UCL / i_newspaper_rods

Working with iRods to analyse the Times Digital Archive
MIT License
1 stars 3 forks source link

Return results in yaml with article title #13

Open raquelalegre opened 6 years ago

raquelalegre commented 6 years ago

For example, for this Xpath:

/GALENP/Newspaper/issue/page[4]/article[2]

we opened file:

rd009s/2TB-Drive-Transfer-06-07-q2016/TDA_GDA_1785-2009/1990/19900201/0FFO-1990-0201.xml

And searched for page 4 and 5 and articles 2 and 3 (because we are unsure about index 0 corresponding to page 1, etc.), but we couldn't find the words the yaml says are mentioned, in this case:

- liverpool
- london
- manchester

@klapaukh any chance you can regenerate the article matches with the article title as well? That'd help locating where the mentions are.

raquelalegre commented 6 years ago

We also found some XMLs have more than one GALENP element in them. It might be a supplement or something, I haven't had the time to check. This problem is also happening in the XML above.

The yaml right now includes this XPath to an article:

01-02-1990:
[...]
  - /GALENP/Newspaper/issue/page[56]/article[3]

And the XML for that issue doesn't have a page 56, it has instead 2 GALENP elements, one with 39 pages and another with 22, so I guess your XPath should instead be:

  - /GALENP/Newspaper[2]/issue/page[17]/article[3]

(Or page 16 if the IDs start on 0 and not 1). I think that instead of changing this i the model, which could be a pain, we could do with just having the unique ID of the article which I just found to be in this XPath:

  /GALENP/Newspaper/issue/page/article/id

Values for this look like:

0FFO-YYYY-MMDD-PPPP-AAA

with PPPP being the page number starting on 1 in 4 digits, and AAA being the article ID in 3 digits, starting also in 1. E.g. 0FFO-1990-0201-0021-001. Tessa knows already how to find this, and that'd help her locate the articles in the XML where the title is.

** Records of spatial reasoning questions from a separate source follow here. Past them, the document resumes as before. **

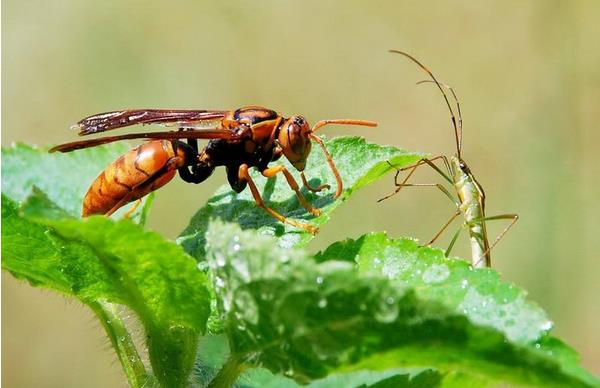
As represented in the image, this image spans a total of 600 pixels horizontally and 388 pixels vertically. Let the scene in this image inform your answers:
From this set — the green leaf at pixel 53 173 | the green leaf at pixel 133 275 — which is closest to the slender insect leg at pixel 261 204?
the green leaf at pixel 53 173

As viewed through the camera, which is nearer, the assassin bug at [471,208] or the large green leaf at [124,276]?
the large green leaf at [124,276]

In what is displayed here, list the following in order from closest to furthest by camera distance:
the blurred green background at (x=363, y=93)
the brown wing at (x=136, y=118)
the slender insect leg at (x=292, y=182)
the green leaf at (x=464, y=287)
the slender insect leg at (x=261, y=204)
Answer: the green leaf at (x=464, y=287) < the slender insect leg at (x=261, y=204) < the slender insect leg at (x=292, y=182) < the brown wing at (x=136, y=118) < the blurred green background at (x=363, y=93)

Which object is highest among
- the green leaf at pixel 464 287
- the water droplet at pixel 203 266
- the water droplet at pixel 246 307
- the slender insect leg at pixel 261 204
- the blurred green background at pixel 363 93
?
the blurred green background at pixel 363 93

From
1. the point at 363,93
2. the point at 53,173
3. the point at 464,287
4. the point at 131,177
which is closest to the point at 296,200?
the point at 131,177

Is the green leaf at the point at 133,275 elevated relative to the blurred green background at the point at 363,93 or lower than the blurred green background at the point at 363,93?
lower

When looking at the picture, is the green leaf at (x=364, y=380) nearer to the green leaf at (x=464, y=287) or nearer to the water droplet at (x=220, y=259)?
the green leaf at (x=464, y=287)

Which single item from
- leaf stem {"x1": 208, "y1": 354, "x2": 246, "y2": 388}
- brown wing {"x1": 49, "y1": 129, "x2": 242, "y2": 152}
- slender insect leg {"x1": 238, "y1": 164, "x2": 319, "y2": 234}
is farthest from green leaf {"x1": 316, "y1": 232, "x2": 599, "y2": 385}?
brown wing {"x1": 49, "y1": 129, "x2": 242, "y2": 152}

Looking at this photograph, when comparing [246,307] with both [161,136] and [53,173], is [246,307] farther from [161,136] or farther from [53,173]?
[53,173]
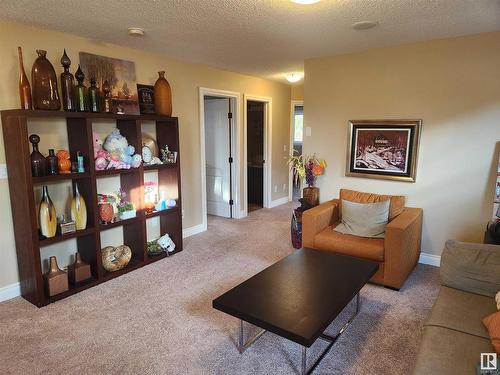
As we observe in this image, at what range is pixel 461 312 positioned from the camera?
1.86m

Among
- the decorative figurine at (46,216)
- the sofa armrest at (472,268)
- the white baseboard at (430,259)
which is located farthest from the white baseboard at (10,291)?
the white baseboard at (430,259)

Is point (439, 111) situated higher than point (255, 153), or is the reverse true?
point (439, 111)

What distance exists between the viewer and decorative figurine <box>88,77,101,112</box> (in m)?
3.02

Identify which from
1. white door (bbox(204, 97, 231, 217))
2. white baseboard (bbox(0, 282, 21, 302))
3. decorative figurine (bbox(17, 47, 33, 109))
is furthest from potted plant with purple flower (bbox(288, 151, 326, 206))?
white baseboard (bbox(0, 282, 21, 302))

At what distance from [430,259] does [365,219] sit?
99cm

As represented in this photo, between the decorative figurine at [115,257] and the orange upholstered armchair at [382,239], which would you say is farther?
the decorative figurine at [115,257]

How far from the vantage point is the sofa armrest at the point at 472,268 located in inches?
79.4

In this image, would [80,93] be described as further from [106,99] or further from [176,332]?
[176,332]

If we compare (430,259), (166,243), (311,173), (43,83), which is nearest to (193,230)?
(166,243)

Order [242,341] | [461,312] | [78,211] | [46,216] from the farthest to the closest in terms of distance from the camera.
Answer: [78,211], [46,216], [242,341], [461,312]

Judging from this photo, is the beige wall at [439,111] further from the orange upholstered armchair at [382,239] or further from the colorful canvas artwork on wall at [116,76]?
the colorful canvas artwork on wall at [116,76]

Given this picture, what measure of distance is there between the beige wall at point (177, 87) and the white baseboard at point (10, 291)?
4 centimetres

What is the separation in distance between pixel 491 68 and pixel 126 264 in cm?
407

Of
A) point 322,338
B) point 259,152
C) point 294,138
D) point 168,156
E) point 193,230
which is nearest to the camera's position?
point 322,338
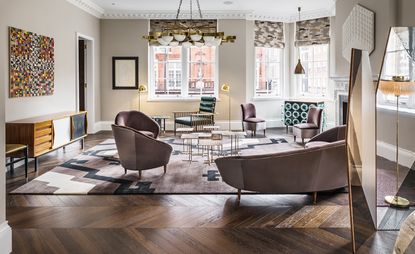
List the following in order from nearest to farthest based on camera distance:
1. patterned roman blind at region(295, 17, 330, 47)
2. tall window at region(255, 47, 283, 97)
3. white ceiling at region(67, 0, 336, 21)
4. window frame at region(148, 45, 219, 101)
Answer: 1. white ceiling at region(67, 0, 336, 21)
2. patterned roman blind at region(295, 17, 330, 47)
3. window frame at region(148, 45, 219, 101)
4. tall window at region(255, 47, 283, 97)

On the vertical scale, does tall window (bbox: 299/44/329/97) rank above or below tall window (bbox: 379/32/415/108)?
above

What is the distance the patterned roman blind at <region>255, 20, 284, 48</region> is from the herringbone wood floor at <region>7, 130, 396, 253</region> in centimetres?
659

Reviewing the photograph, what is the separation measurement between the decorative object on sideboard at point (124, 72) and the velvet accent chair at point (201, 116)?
150cm

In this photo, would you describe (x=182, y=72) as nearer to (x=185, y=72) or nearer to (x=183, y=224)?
(x=185, y=72)

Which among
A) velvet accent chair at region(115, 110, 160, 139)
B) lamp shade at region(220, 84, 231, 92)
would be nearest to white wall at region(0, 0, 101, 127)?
velvet accent chair at region(115, 110, 160, 139)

klapaukh commented 6 years ago

I cannot reproduce this error. I tried getting the file from WOS using the oids and via cybeduck through the gui. In both cases I got xml containing only a single GALENP / newspaper / issue, and the xpath expressions (which are 1 indexed) return sensible articles for me. I tested the xpath using using firefox's xpath engine (at the console you can run $x("/some/xpath/")).

The first article's id is 0FFO-1990-0201-0004-00 and the second one's is 0FFO-1990-0201-0056-003.

raquelalegre commented 6 years ago

Something is wrong here, it sounds like we are looking at different files. I can't find any 0FFO-1990-0201-0056-003 ID in the 0FFO-1990-0201.xml file. There is nothing starting with 0FFO-1990-0201-0056 because there is no page marked as 56. And there are two GALENP elements. I've sent the file to you on Slack. Can you send us the title of the article/s, to try and find it in page 56 of the scans for the day?